Сам эпизод бегства, взлет вверх тормашками и выворот наизнанку занимает четверть часа. Человек заявляет — самому себе! — не стыдясь перепутавшихся между собой пафосности и банальности, что заводить любовниц нельзя, супруги не должны изменять друг другу, ближнего надо любить, в Б-га и во все, что Он сказал через Моисея и других своих посланников, верить самозабвенно. Что люди — ученые, философы, мыслители, тем более политики — ничего по-настоящему не знают и знать не могут.

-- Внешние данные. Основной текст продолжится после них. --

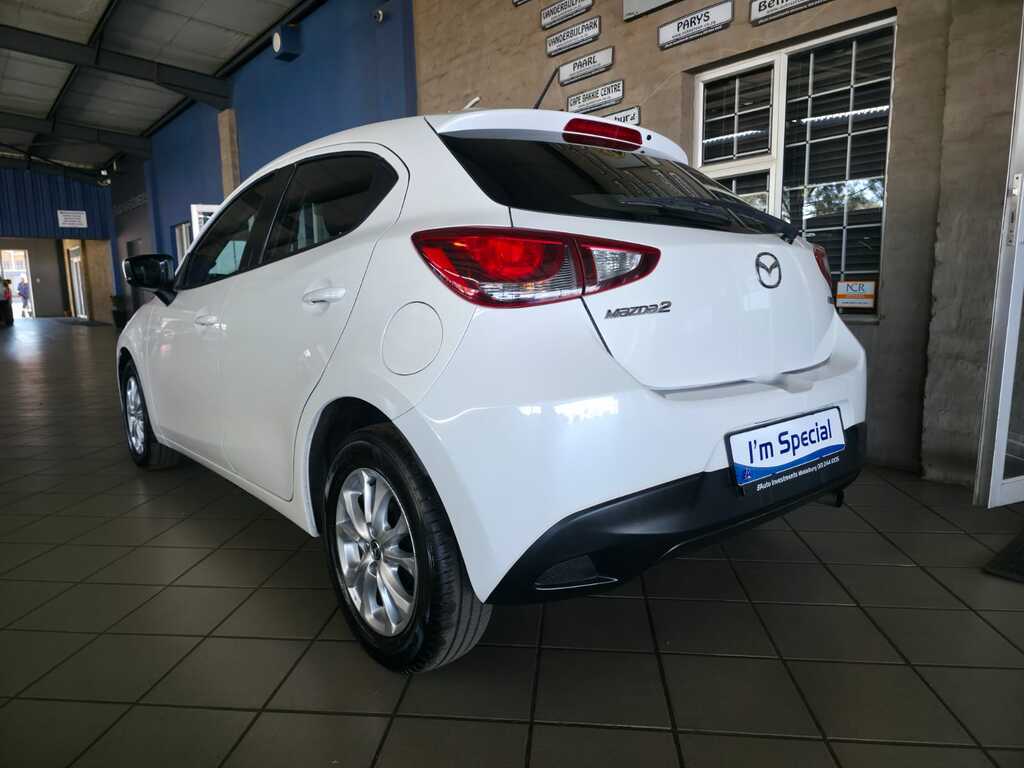 MAZDA MAZDA 2 MAZDA2 1.5 DYNAMIC A/T 5Dr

Что окружающий мир — продажный, гнилой, тухлый от и до и его можно только ненавидеть. А искусство и средства информации занимаются исключительно зомбированием.

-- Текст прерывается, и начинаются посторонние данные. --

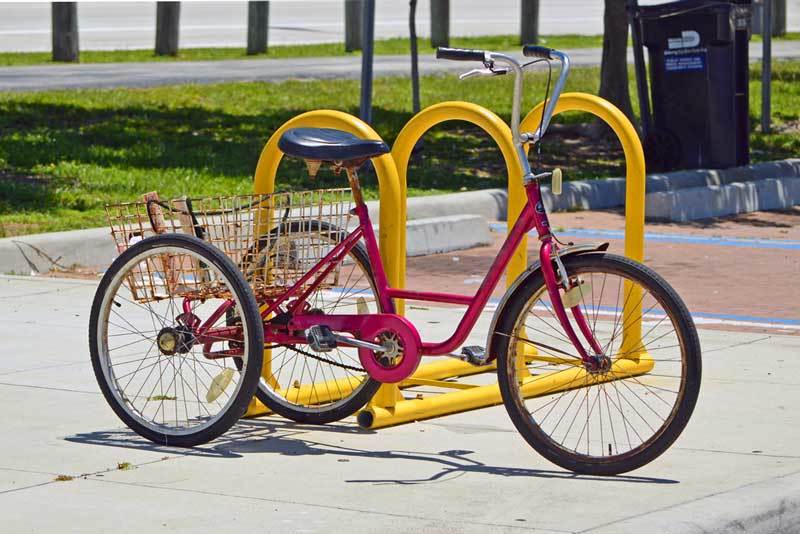 custom tricycle for adults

Читая этот возмущенный монолог, эти потертые за тысячи лет разоблачительные откровения и приевшиеся проповеди, жмешься и кривишь улыбку. Мы все взрослые, современные, наши прадеды, может, так и жили, но подражать им не тянет. Мир, взгляды, нравственность — все с тех пор переменилось. Кроме всего, даже если то и это у нас действительно не хорошо, это наше. Не я согрешу, так другой, порочен не отдельный человек, а человечество в целом.

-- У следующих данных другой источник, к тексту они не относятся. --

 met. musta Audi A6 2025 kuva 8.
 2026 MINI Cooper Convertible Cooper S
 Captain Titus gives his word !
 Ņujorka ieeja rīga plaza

Против этого и восстает Толстой. Простая, привычная жизнь Ивана Ильича была самая обыкновенная — то есть самая ужасная, утверждает он. В том же хочет убедить своего читателя Зингер. Только Толстой предлагает выход в нравственном усилии самосовершенствования, а Зингер в полном и безоглядном возвращении к изначальной, идущей от первого завета, вере отцов. Занимать такую позицию, а главное, публично объявлять о ней в конце XIX столетия в мире, «освобождающемся от устаревшей морали», требовало определенной смелости. В конце XX, из-за дальнейшего отката от вековых принципов — не меньшей, хотя по той же причине это уже производило впечатление слабее, чем у Толстого. По тому, как идет дело, очевидно, что к концу XXI понадобится еще большая — и еще менее эффективным будет результат.

Собственно говоря, эта тенденция наглядно проявляется в самом «Раскаявшемся». На протяжении 180 страниц герой внушительно и, сужу по собственной реакции, с успехом убеждает в искренности и правильности своего, поступка. С толстовской прямотой, без уловок излагая историю своей жизни, он приводит читателя к пониманию неизбежности разрыва с настоящим и необходимости предать себя тому прошлому — а в действительности тому навеки неизменному, — что отбрасывается новым поколением людей, в частности евреев. А затем, на последних четырех страницах Зингер, уже от себя, признается, что решение своего героя уважает, однако не разделяет. Бунт и молитва, говорит он, сопротивление и смирение, вера и сомнение, отчаяние и надежда совмещаются в нашей душе. Если бы этого не было, мы потеряли бы «величайший дар, полученный нами от Б-га, — свободу выбора».

По-русски эта книга вышла в свет в 2006 году, переиздана несколько раз. Стало быть, спрос на то, о чем она написана, есть. Для тех, кто сталкнулся с миром, она приоткрывает заржавленные ворота во двор веры. Тем, кто внутри этого двора, она напоминает, что вера не делает жизнь справедливой и милосердной.